Fishman blamed Leumi’s decision to petition Tel Aviv District Court last Thursday to appoint a receiver for Fishman’s 40% stake in JEC as being responsible for the sharp drop in the property developer’s share price. On Monday, JEC shares shed another 8.7% to close at 6.12 shekels ($1.58), leaving it with a market capitalization of just 496.6 million shekels.

“The bank’s petition is hurting the company and value of the collateralized shares. The decline of the stock last week reflects that fact,” the Fishman statement said. Judge Eitan Orenstein is scheduled to hold a hearing on the Leumi petition Tuesday at 9 A.M.

Leumi acted after the sale of JEC it had engineered to the Israeli-American Nakash family fell through last week, depriving the bank of some 370 million shekels it hoped to retrieve from the sale.

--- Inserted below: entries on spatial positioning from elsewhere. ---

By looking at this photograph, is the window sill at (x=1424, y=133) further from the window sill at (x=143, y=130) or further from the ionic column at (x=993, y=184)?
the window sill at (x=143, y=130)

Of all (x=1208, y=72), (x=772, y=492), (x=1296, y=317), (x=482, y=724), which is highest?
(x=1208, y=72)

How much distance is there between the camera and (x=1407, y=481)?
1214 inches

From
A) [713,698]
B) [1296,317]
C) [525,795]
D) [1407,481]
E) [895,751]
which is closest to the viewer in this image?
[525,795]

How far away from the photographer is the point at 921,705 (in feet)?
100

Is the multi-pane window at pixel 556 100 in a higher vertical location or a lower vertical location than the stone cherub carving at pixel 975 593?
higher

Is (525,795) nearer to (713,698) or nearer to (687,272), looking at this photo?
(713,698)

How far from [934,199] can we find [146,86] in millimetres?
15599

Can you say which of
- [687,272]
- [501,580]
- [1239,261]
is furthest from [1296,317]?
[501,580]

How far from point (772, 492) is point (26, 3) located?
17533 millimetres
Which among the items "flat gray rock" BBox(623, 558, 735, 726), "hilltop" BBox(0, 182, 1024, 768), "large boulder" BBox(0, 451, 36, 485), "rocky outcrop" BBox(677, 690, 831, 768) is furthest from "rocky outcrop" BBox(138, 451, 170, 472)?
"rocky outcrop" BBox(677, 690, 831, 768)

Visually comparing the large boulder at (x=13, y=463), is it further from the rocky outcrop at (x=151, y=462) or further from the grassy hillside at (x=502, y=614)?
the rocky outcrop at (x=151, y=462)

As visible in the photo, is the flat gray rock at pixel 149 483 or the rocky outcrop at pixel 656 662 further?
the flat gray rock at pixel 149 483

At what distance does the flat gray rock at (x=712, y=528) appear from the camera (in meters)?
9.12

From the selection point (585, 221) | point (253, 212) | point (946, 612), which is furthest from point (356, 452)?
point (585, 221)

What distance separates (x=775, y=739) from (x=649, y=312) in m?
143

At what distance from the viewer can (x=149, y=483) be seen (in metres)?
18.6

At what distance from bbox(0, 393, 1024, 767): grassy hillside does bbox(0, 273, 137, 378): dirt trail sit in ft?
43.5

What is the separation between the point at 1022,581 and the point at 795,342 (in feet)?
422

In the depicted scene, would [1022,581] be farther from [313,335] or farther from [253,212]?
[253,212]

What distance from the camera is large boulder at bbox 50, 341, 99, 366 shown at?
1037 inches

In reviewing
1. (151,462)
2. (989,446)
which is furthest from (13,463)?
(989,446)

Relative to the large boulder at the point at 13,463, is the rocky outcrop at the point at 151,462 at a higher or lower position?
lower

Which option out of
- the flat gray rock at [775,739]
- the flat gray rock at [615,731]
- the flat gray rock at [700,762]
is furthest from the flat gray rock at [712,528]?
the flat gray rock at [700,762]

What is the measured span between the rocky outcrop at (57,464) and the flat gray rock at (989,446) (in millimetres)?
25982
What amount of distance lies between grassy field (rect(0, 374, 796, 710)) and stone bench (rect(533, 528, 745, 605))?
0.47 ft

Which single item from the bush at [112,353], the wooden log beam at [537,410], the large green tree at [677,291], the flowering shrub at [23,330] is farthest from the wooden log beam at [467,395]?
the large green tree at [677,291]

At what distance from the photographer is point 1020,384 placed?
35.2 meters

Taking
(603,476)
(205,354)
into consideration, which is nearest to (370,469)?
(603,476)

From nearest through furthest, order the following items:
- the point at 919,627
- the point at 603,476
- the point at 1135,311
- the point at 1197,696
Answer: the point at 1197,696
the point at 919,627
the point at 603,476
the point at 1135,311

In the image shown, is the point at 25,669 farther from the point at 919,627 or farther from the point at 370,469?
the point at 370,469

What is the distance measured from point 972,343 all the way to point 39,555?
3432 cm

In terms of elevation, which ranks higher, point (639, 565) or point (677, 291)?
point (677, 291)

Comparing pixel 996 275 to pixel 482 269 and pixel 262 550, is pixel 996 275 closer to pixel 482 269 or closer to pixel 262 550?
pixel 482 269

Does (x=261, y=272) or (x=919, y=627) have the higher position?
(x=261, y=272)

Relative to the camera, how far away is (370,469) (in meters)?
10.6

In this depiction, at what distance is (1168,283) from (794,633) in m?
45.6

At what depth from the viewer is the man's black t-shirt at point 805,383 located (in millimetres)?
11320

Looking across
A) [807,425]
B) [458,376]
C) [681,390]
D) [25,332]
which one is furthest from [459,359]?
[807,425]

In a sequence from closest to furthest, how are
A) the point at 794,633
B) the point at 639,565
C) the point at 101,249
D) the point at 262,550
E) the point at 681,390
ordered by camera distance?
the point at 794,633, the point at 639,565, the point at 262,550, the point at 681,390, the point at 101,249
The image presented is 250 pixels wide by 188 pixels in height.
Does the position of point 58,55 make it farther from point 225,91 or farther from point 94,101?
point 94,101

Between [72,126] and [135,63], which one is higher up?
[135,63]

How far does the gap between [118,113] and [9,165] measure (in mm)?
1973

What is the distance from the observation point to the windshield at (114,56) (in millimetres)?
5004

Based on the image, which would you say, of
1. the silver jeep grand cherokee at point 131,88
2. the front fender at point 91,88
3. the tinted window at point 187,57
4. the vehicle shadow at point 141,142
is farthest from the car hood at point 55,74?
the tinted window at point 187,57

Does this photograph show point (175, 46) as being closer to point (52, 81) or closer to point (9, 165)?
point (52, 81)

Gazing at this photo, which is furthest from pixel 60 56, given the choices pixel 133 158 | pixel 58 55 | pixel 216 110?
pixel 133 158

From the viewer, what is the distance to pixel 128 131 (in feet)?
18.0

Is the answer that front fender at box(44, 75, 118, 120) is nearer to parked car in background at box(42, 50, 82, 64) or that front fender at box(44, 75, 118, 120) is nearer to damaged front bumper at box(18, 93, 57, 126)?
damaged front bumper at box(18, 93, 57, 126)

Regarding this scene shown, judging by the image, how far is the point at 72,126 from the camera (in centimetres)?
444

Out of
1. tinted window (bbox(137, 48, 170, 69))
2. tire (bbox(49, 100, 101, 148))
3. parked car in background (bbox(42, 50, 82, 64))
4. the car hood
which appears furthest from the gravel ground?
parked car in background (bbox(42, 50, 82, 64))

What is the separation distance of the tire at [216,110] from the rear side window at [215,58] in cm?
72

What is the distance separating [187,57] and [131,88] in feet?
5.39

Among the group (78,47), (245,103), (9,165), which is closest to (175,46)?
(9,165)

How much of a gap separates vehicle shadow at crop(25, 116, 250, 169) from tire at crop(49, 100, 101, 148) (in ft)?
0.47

On Sunday, the Nakash brothers’ newly appointed attorney, Giora Erdinast, told Leumi that his clients were still interested in buying the JEC shares, but only if the issue it cited over rights to a venture asset controlled jointly by JEC and a third party is resolved. Leumi is threatening to impose a 35-million-shekel penalty on the brothers for backing out of the sale.

Goldblatt and Gindes asserted that Fishman had cooperated with the bank in trying to sell the JEC stake – first to billionaire Beny Steinmetz and later to the Nakash brothers.

“What is the point in appointing a temporary receiver under these circumstances, when the shares have already been pledged and are held by the bank, and the bank has sought to sell them, without any intervention [by Fishman], as it has seen fit?” the attorneys asked.

Fishman noted his four decades of business with the bank, to whom he said he has billions of shekels in outstanding debt, making him one of the bank’s biggest borrowers.

His attorneys expressed surprise that Leumi claimed in its court filing last week not to know the extent of Fishman’s debts, which are estimated to be about 4.5 billion shekels – more than twice the estimated value of all his assets, which include JEC, retail chains like Home Center, media and real estate holdings.

“The claims in the bank’s petition that the bank ‘read and learned in the newspapers’ about Fishman’s activities and his debt is ridiculous. Relations between Leumi and Fishman were based on complete transparency and cooperation. The bank received all the information it requested on a regular basis,” they said.